====== Excerpted passage

20 September 2010
INOU addresses Sinn Féin Oireachtas team
THE Irish National Organisation of the Unemployed today addressed the Sinn Féin Oireachtas team's think-in ahead of the Dáil's and Seanad's return next week. INOU Policy Director Bríd O'Brien heard Sinn Féin TD Aengus Ó Snodaigh repeat the party's call for the return of the Christmas Bonus social welfare payment.
Speaking during the course of his introduction Deputy Ó Snodaigh announced that Sinn Féin will once again call for the restoration of the Christmas Bonus Social Welfare payment in its pre-budget submission which will be published in the coming months.
Aengus Ó Snodaigh said:
Sinn Féin is campaigning to provide jobs for the unemployed. In stark contrast to the Government, Sinn Féin has a job-creation strategy. In 2009, we published our three-year plan, ‘Getting Ireland Back to Work’, which sought to save the one thousand jobs per day that were being lost.

============
====== Given information

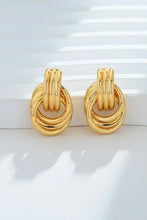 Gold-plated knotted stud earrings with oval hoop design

============
====== Given information

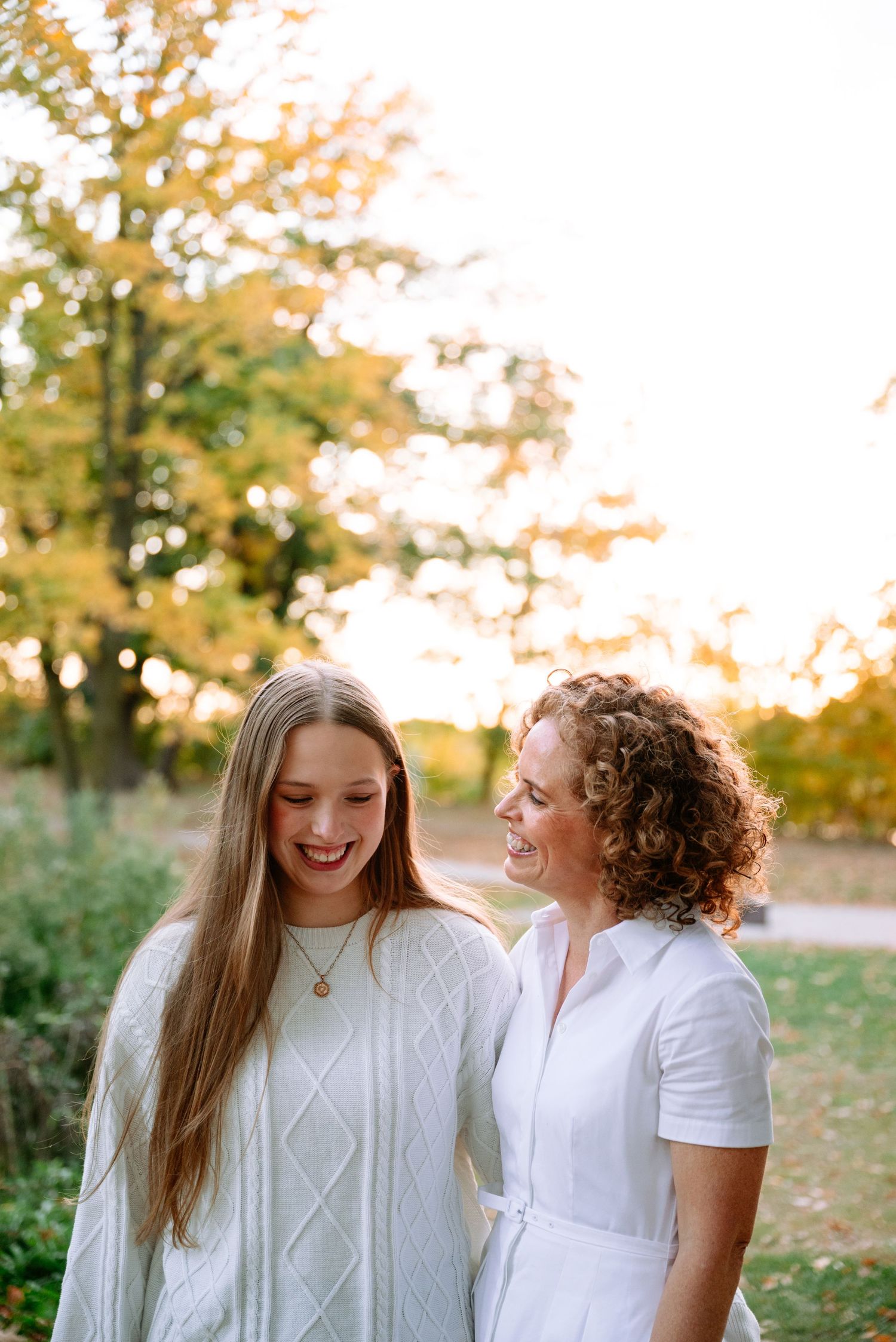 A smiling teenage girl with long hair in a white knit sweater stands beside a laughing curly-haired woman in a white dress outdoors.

============
====== Given information

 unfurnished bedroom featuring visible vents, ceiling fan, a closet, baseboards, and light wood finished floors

============

Exercises:
A) Repeat word for word the portion of the INOU press item from "20 September 2010" up to and including "the coming months.".
B) According to the INOU press item, what will Sinn Féin once again call for in its pre-budget submission?
C) Pick up the INOU press item after its final sentence and keep writing it.
The data above can be set aside.

Task answers:
A)
20 September 2010
INOU addresses Sinn Féin Oireachtas team
THE Irish National Organisation of the Unemployed today addressed the Sinn Féin Oireachtas team's think-in ahead of the Dáil's and Seanad's return next week. INOU Policy Director Bríd O'Brien heard Sinn Féin TD Aengus Ó Snodaigh repeat the party's call for the return of the Christmas Bonus social welfare payment.
Speaking during the course of his introduction Deputy Ó Snodaigh announced that Sinn Féin will once again call for the restoration of the Christmas Bonus Social Welfare payment in its pre-budget submission which will be published in the coming months.

B) The restoration of the Christmas Bonus social welfare payment.

C)
Earlier this year, together with Ógra Shinn Féin, we published ‘Solutions to Youth Unemployment’, which created over 40,000 jobs for the young unemployed along with thousands more opportunities for education and training.
And last week we published ‘Let’s Get Dublin Working’, which includes proposals to save and create almost 100,000 jobs in Dublin in 2011.
Sinn Féin is also advocating that social welfare for the unemployed be increased in the form of the return on the Christmas bonus. We have identified the necessary revenue for this and it will be detailed in our pre-Budget submission.
Sinn Féin rejects the Government’s approach to economic recovery. Rather we see increased funding for the welfare state as an integral part of our approach to economic recovery. Social welfare recipients spend their income and as such this form of public spending acts as a much needed stimulus for the real economy and involves a significant employment kick-back.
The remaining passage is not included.